Many Edwards genealogists digging into the colonial period have come across the name "Thomas Nathaniel Edwards." He is usually said to have born in Wales on October 14, 1690 and died in an unknown location in February or November 1781. Some entries call him "Sir" and say he was from a wealthy family that owned an estate called "Edwards Hall" in Wales. He is said to have been a merchant nobleman (or clergyman) who immigrated to the colonies in the mid 18th century with his wife and children and lived everywhere from New York to Georgia.

Descendants claimed he was a loyalist during the Revolution and that his son, Robert Edwards, leased out land in June 1778 that was illegitimately sold to Trinity Episcopal Church in New York City, a lease for which the family was owed money. The resulting "Edwards Fortune" case even ended up in court several times and was dismissed every time. Though these claims were largely debunked, the legend of Thomas Nathaniel Edwards survived into the internet age, and his realness has been driven home by a weird little digital sketch of him you can find on Findagrave or his Wikitree page. The sketches of he and his wife seem to be reproductions of this grainy portrait of unknown origin.


With 2,600 Ancestry tree profiles, 1,300 Google hits, nearly 400 hits for Rootsweb.com family trees, profiles on Findagrave, Wikitree, Familysearch, as well as numerous references on Genealogy.com and Ancestry.com forums, Thomas Nathaniel Edwards may be one of the most popular ancestors in internet genealogy.

There's just one problem: there seems to be no evidence this man ever existed. While the Edwards Fortune has long since been put to rest, this likely fictitious genealogy has managed to survive and proliferate, doing incalculable damage to Edwards research. This seems to be because so many genealogists do not understand where it came from, so we're going to explore its dubious origins and scrutinize the largely uncontested claims of the Edwards heirs fact by fact.

The name and identity of Thomas Nathaniel Edwards evidently first appeared in the newsletter of the Association of Edwards Heirs in 1925. This organization existed to support the genealogical claims to the supposed Robert Edwards estate of New York City, and members paid an annual membership fee to be a part of the association, hoping for the day when that big payout would come around. Genealogies were submitted by members of the association and published freely without supporting evidence. Minnie Mogan Egan (born 1870), who claimed to be a 3rd great granddaughter of TNE, may have been the source of his name but it is difficult to know for sure since several genealogists submitted near identical information.

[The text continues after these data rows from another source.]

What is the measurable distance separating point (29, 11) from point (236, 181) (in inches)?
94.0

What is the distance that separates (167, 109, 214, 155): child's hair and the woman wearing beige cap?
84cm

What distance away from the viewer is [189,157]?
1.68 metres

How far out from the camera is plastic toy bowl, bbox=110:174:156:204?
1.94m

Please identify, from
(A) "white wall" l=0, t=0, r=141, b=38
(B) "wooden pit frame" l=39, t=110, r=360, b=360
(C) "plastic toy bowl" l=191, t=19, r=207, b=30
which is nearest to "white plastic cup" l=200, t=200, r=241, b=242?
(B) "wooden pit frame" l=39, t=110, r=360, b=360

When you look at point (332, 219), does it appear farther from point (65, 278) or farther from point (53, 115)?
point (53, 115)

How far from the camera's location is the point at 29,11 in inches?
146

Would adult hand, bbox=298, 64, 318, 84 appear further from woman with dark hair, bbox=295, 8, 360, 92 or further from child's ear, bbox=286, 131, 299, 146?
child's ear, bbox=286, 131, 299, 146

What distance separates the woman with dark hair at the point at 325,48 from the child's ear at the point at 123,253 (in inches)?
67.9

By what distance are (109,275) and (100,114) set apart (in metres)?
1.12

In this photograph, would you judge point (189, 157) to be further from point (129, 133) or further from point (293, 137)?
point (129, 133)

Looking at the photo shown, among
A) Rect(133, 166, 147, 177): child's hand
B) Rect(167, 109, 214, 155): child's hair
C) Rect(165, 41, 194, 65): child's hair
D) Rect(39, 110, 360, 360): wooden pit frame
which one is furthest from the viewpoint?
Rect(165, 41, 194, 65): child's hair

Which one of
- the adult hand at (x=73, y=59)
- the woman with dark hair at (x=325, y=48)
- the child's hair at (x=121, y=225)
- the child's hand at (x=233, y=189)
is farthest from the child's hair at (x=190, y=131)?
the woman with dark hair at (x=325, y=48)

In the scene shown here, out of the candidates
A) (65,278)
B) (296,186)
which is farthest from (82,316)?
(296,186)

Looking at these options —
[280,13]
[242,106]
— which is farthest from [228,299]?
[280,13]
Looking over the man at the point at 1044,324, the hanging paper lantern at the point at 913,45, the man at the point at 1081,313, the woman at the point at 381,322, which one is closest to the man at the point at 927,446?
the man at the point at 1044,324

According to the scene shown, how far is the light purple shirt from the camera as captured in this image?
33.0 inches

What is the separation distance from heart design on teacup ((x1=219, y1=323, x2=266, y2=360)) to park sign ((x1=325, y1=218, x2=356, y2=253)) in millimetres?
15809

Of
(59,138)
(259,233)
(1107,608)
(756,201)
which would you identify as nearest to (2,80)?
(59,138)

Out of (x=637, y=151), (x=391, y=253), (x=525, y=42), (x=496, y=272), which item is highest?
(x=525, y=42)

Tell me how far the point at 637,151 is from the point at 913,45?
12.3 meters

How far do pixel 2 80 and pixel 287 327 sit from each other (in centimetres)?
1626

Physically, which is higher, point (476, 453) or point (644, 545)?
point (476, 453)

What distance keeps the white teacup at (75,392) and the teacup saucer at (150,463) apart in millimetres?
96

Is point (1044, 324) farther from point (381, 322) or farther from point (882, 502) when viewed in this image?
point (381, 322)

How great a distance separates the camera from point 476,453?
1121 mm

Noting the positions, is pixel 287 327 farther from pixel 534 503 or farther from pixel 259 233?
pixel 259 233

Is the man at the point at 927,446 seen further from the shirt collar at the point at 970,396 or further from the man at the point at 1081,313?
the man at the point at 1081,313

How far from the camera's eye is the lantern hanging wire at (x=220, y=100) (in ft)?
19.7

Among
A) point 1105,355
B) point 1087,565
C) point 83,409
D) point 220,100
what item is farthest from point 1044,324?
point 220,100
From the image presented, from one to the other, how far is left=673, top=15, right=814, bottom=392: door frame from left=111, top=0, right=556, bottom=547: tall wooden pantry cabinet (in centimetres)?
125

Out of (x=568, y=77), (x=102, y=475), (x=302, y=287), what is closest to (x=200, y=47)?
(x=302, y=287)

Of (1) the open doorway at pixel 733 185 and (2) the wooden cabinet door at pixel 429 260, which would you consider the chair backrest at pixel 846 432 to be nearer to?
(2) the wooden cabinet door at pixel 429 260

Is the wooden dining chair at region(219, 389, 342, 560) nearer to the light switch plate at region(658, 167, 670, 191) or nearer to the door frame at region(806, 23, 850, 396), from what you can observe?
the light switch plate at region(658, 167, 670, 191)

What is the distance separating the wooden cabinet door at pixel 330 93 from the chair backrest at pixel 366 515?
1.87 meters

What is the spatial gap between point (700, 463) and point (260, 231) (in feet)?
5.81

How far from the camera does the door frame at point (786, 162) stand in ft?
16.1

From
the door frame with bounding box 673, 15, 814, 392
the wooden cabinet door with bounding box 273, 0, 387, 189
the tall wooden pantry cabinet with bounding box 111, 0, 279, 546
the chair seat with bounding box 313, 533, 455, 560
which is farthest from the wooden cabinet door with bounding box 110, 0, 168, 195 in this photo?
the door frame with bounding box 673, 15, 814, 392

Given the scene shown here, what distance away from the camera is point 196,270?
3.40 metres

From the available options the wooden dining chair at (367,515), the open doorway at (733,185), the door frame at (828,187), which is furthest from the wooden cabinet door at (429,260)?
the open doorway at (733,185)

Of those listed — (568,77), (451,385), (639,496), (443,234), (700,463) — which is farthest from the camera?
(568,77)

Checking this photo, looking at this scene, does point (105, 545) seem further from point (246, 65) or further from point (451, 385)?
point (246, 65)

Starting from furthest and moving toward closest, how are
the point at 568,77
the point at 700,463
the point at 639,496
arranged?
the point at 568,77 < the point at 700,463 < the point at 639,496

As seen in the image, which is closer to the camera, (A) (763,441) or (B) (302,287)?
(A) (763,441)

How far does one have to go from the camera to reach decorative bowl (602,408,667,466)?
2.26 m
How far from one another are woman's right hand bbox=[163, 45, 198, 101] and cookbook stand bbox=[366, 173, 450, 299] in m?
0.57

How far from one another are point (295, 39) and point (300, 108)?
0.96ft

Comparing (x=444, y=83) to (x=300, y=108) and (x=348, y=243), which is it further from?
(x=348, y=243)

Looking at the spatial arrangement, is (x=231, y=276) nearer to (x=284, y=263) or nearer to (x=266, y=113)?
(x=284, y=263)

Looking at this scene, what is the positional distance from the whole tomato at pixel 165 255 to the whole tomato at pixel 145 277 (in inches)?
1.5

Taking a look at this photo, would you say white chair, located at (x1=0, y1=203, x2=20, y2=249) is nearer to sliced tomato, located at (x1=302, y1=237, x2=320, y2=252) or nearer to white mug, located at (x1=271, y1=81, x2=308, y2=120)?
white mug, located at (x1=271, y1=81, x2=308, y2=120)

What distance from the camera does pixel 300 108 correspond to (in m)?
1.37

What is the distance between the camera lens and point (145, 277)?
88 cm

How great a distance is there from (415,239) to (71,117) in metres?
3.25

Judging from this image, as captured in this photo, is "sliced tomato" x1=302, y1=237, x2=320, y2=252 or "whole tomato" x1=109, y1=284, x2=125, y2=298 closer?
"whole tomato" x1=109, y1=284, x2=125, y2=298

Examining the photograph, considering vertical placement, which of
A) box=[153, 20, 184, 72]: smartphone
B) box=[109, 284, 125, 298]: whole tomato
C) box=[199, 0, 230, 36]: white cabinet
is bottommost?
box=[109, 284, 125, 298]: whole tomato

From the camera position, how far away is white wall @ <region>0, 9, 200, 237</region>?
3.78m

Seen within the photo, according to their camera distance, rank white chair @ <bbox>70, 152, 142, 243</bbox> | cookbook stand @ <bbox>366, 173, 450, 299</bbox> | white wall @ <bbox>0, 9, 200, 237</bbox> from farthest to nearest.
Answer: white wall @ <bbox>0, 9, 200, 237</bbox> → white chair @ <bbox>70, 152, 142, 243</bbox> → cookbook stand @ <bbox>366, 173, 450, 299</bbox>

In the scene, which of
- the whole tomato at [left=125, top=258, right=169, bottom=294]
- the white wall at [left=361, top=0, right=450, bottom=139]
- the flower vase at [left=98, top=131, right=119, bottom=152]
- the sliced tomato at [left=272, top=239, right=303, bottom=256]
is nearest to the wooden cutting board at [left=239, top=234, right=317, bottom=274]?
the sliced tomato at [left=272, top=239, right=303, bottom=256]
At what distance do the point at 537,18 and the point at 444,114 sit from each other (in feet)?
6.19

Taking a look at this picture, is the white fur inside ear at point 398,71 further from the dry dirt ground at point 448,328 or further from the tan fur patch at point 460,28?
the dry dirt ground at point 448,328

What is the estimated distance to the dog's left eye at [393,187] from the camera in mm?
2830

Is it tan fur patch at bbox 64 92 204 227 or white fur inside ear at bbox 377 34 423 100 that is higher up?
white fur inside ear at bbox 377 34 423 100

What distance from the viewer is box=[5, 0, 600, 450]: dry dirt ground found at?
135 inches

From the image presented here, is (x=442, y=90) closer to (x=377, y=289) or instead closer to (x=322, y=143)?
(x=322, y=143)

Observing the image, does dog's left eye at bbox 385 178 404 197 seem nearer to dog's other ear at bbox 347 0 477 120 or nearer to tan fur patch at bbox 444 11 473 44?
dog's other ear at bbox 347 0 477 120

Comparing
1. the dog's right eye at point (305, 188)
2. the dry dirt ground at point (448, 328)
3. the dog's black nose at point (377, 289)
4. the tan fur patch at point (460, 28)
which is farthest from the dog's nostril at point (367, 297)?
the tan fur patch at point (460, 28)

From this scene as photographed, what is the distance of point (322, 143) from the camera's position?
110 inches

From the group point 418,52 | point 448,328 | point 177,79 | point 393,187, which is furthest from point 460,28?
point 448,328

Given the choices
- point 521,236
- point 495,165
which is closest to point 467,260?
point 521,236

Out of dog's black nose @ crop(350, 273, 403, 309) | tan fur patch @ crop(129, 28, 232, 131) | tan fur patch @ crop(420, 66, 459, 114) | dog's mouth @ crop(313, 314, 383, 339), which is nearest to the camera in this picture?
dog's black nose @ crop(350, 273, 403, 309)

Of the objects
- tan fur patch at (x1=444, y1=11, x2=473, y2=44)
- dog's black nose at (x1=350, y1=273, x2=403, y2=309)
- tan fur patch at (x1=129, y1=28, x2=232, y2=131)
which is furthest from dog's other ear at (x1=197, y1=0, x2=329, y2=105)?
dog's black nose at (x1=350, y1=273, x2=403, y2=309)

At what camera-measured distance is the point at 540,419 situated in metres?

Egan wrote in 1925 that "Thomas Nathaniel Edwards was born October 14, 1690 in Wales. Was married to Isabell Downing March 12, 1714. Their children: Robert, born February 14. 1716. Joshua, born March 12. 1718. William, born April 9, 1720. Thomas, born July 7, 1723. Leonard, born May, 1725. John, born February 10, 1727. These children were all born in Wales." Other genealogists in the letter added two more children, Jacob, born 1729 and Martha, born 1731. All were said to have been born in Wales and immigrated to America in the mid-18th century.

Despite more than a century of dedicated research funded by millions of dollars worth of membership fees in the Association of Edwards Heirs, not a single genealogist has found a record proving the existence of Thomas Nathaniel Edwards, his wife Isabelle Downing, or any of their supposed children.

The place usually given for TNE's birth, Edwards Hall, does not seem to exist except in the minds of Edwards heirs; local historians noted "the very existence of an Edwards Hall near Cardiff has yet to be established." The county of Glamorganshire, where TNE was supposedly born, does have a massive Edwards population and the parish registers contain thousands of Edwards births in the 17th, 18th and 19th centuries. There are no corresponding entries for the names and dates given in the pages of Edwards Heirs. Even accounting for possible errors, no entries are even close to what is claimed. If this family did indeed descend from Welsh nobility it is astonishing that they all managed to escape the pen of their local parish priest, even though baptisms were mandatory at the time.

Though the earliest genealogies in the newsletters simply say Isabelle Downing Edwards was from Wales, most internet genealogies now claim she was the daughter of Sir George Downing (d.1711), though neither Burke's Peerage nor the Complete Baronteage of England mention any daughters for Downing. The Downings were English, not Welsh, so it remains a mystery how a noble Englishwoman managed to marry a Welsh nobleman and later immigrate with their children to America while leaving no trace in the records of three countries.

The supposed "bible of the Edwards Heirs," Arthur Edwards and His Descendants, by Anthony J. Christensen claims "it appears that he may have entered the port of New York then moved westward into the Welsh Tract in southeastern Pennsylvania, then southwesterly along the well trodden migration route into northern Maryland... Our Edwards family in America was first identified in the meager records of the colony of Maryland. From Maryland, several of the sons of Thomas and Isabella Edwards moved south along the Shenandoah Valley of Virginia, the common migration route just east of the Blue Ridge Mountains." No specific records in Maryland are identified. Christensen himself acknowledges in the book that the family history of TNE was based on "tradition" and "can neither be verified, proven, nor documented."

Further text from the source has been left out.